Apple recently showed off a preview version of iOS 10 at a developers conference and as developers are wont to do they immediately hacked into the code to see what they could find inside. Many of them were very surprised to find that Apple had left the kernel of the OS unencrypted. Some were surprised enough that they assumed Apple had made a mistake.
As it turns out Apple intentionally, left the kernel of iOS 10 unencrypted and it did so for performance. “The kernel cache doesn’t contain any user info, and by unencrypting it we’re able to optimize the operating system’s performance without compromising security,” an Apple spokesperson told TechCrunch.

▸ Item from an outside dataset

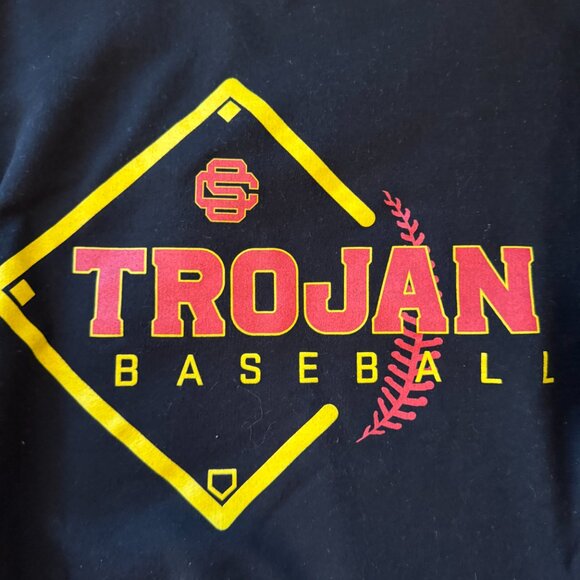 Hanes USC Trojan Baseball Crewneck Sweatshirt - Picture 3 of 3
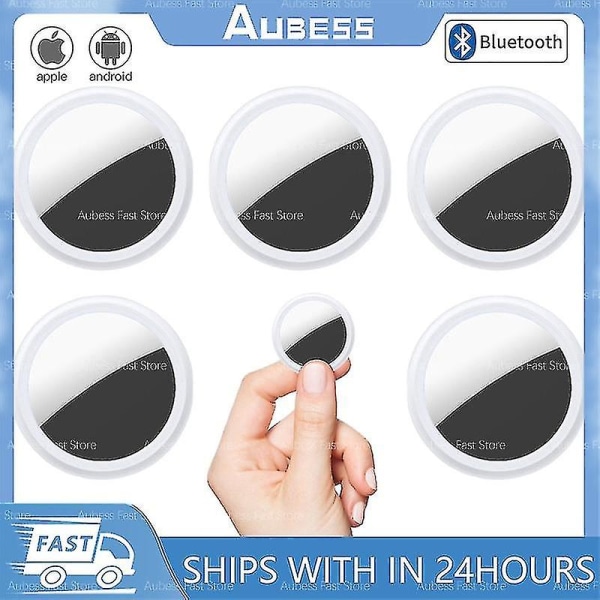 5pc Mini Gps Tracker Bluetooth 4.0 Ios/android Compatible Smart Locator For Airtag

So there you have it, there is no personal information in the kernel and Apple saw no need to encrypt it. This is a first for Apple; in previous iterations of iOS, the kernel was encrypted. The kernel is the part of the OS that manages security and places limits on what hardware apps can access inside the device. By leaving the kernel unencrypted researchers and developers can now poke around in the deepest recesses under iOS’ hood.
Some security researchers were so shocked that Apple left the kernel unencrypted, that they believed it was a mistake. “This would have been an incredibly glaring oversight, like forgetting to put doors on an elevator,” said iOS security expert Jonathan Zdziarski in an interview with MIT Technology Review. Letting researchers poke around under the hood could be a good thing allowing them to help Apple find holes in security and fix issues faster than was possible in the past. This is certainly the latest sign that Apple is moving towards being more transparent with security issues.